Topyekün kalkınmanın bir ayağında yetişmiş insan gücü vardır.
Türkiye de kalkınma iddiasını sürdürecekse eğitimli, ihtisas sahibi gençlere ihtiyaç var demektir.
Başka bir deyişle; kalkınmanın şartı üretim, üretimin şartı yatırım, yatırım için sermaye kadar yetişmiş insan gücü de gerektir.
Türkiye yetişmiş insan gücü bakımından en şanslı dönemini yaşıyor.
Üniversiteler ağızlarına kadar dolu, dışarıda kalanlar kapıları zorluyor.
Gençlerin çoğu yabancı dil öğrenme hevesi içinde.
Burslu, burssuz yurtdışında mastıra, doktoraya, lisansüstü eğitime gidenler, gelenler, alanlarında uzmanlaşanlar dolu...
Ama bunlardan Türkiye tam anlamıyla yararlanabiliyor mu?
Hayır.
Öyleyse, Türkiye'nin kalkınması, zenginleşmesi laftan öteye gidemez.
Türkiye her şeyden önce bu eğitimli, uzman genç nüfusa iş bulmak, onlardan yararlanmak zorunda.
Bunun yolu yeni yatırımlar, yeni iş alanları, ama bugün olmayan da bu.
Bunun planını, programını yapmak devletin, hükümetin görevi değil mi?
Oysa, bırakın ihtisasını tamamlamış gençlerin iş bulmasını, bugün yetişmiş, çalışmakta olan gençlerin bile işten çıkartıldığını görüyoruz.
Geçen gün bir gazetemizin manşetinde yer alan haberde; inşaat mühendisi, ABD'de işletme ve teknoloji yönetimi konusunda mastır yapmış bir gencin 8 aydır iş bulamadığı konu ediliyordu.
Etrafınıza bakın, benzerlerini çok göreceksiniz.
Üstelik toptan işten çıkarma dalgası da her geçen gün yayılıyor.
Bunların birçoğu içtenlikle, ülke kalkınmasında rol alıp para da kazanmayı uman gençler.
Bu manzara Türkiye'nin "gelişmekte olan ülke" tanımından kurtulamayacağının, "gelişmişler" safına geçemeyeceğinin göstergesi değilse nedir?
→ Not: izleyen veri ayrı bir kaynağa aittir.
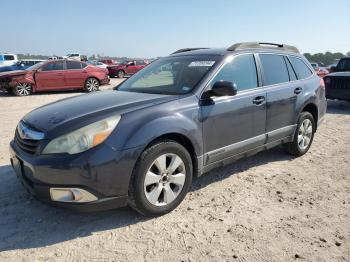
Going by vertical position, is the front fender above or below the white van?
below

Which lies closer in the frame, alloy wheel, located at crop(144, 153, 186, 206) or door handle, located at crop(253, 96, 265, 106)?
alloy wheel, located at crop(144, 153, 186, 206)

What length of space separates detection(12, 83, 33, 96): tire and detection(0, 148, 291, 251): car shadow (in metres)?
11.2

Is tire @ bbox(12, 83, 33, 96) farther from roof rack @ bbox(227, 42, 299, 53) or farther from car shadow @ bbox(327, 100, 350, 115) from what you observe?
roof rack @ bbox(227, 42, 299, 53)

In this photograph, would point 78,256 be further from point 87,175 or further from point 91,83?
point 91,83

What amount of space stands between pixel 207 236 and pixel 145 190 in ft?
2.42

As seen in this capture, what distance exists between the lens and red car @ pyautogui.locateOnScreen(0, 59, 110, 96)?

Eğitimli genç işsizlerin artışında son krizin de rolü var. Birçok işyerinin kapanması, şirketlerin birleşmesi, bankaların iflası... Sadece bankacılık alanında yaşananlar bir yılda 10 bine yakın eğitimli genci işinden etti. Bunların içinde örneğin; Boğaziçi mezunu iki dil bilenler, Teknik Üniversite'yi bitirenler bile var.
Devlet İstatistik Enstitüsü'nün (DİE) 2000 yılı işgücü anketi de eğitimli gençler için durumun vahametini ortaya koyuyor.
Buna göre eğitimli genç nüfusta işsizlik oranı, haziran sonuna göre artarak, yüzde 20.2'den yüzde 20.3'e yükseldi. Bu oran, 24 yaşa kadar olan, lise ve daha yüksek eğitimli nüfusu kapsıyor. Bu gruptaki gençler arasında işsizlik oranı, kentsel kesimde yüzde 22.9 olurken, kırsal kesimde yüzde 14.1 düzeyinde bulunuyor.
Bu böyle süremez.
Ankara'nın konuyu yeni yılın bu ilk günlerinde acilen ele alıp çözüm bulması gerekir.
Eğitimli gençlerin yüzde 22.9'unun kentlerde işsiz dolaştığı bir ülkede sosyal huzursuzluklar kaçınılmaz olacaktır.